Which lines run from the line containing "phylum: Chordata" through the end of the records below? Reproduce them exactly, and nothing else.

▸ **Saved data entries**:
------------------------
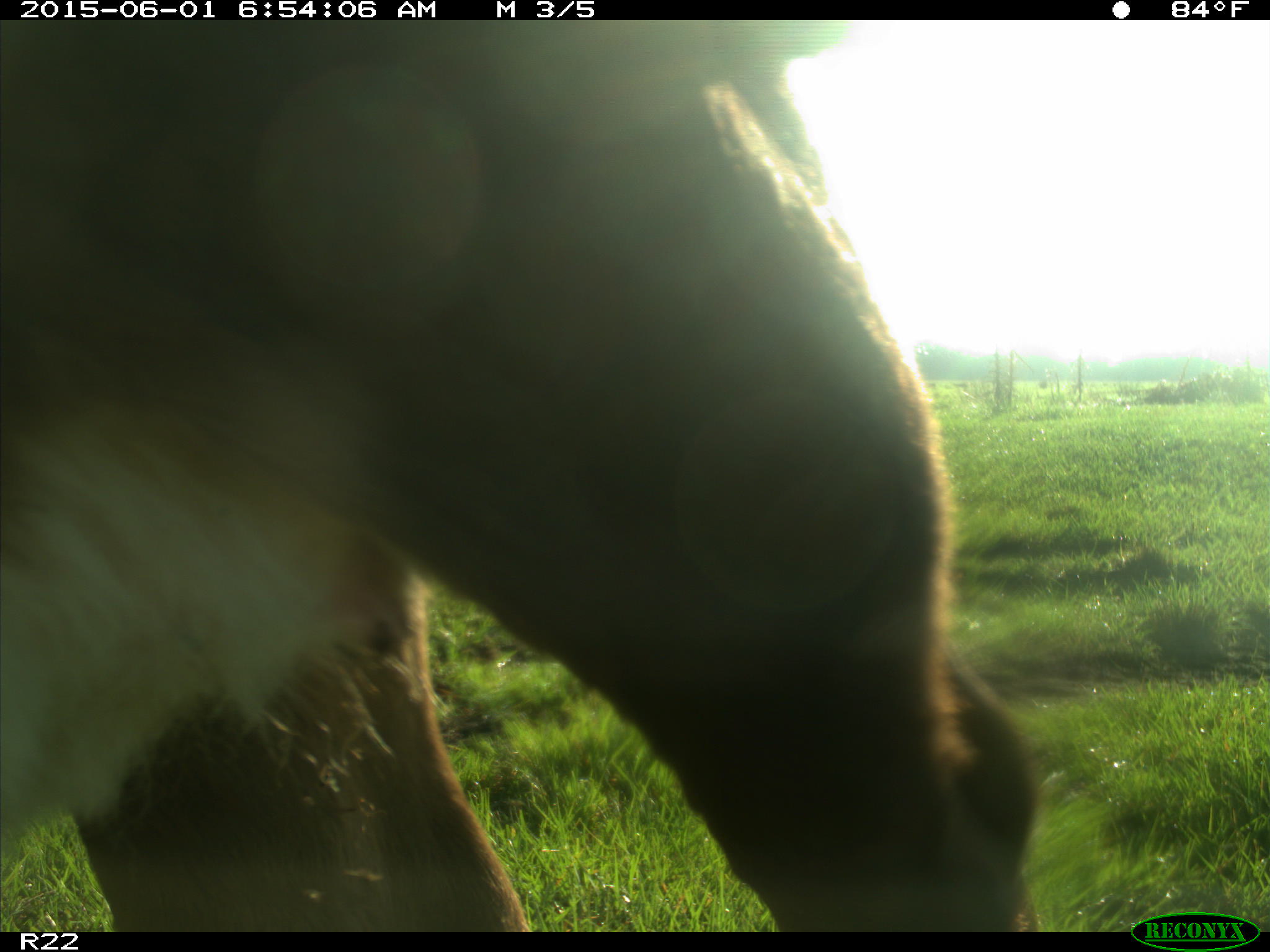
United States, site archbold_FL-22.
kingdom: Animalia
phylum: Chordata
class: Mammalia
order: Artiodactyla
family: Bovidae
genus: Bos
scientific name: Bos taurus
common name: domestic cow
Bos taurus (domestic cow).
------------------------
▸ **Solution to this problem**:
phylum: Chordata
class: Mammalia
order: Artiodactyla
family: Bovidae
genus: Bos
scientific name: Bos taurus
common name: domestic cow
Bos taurus (domestic cow).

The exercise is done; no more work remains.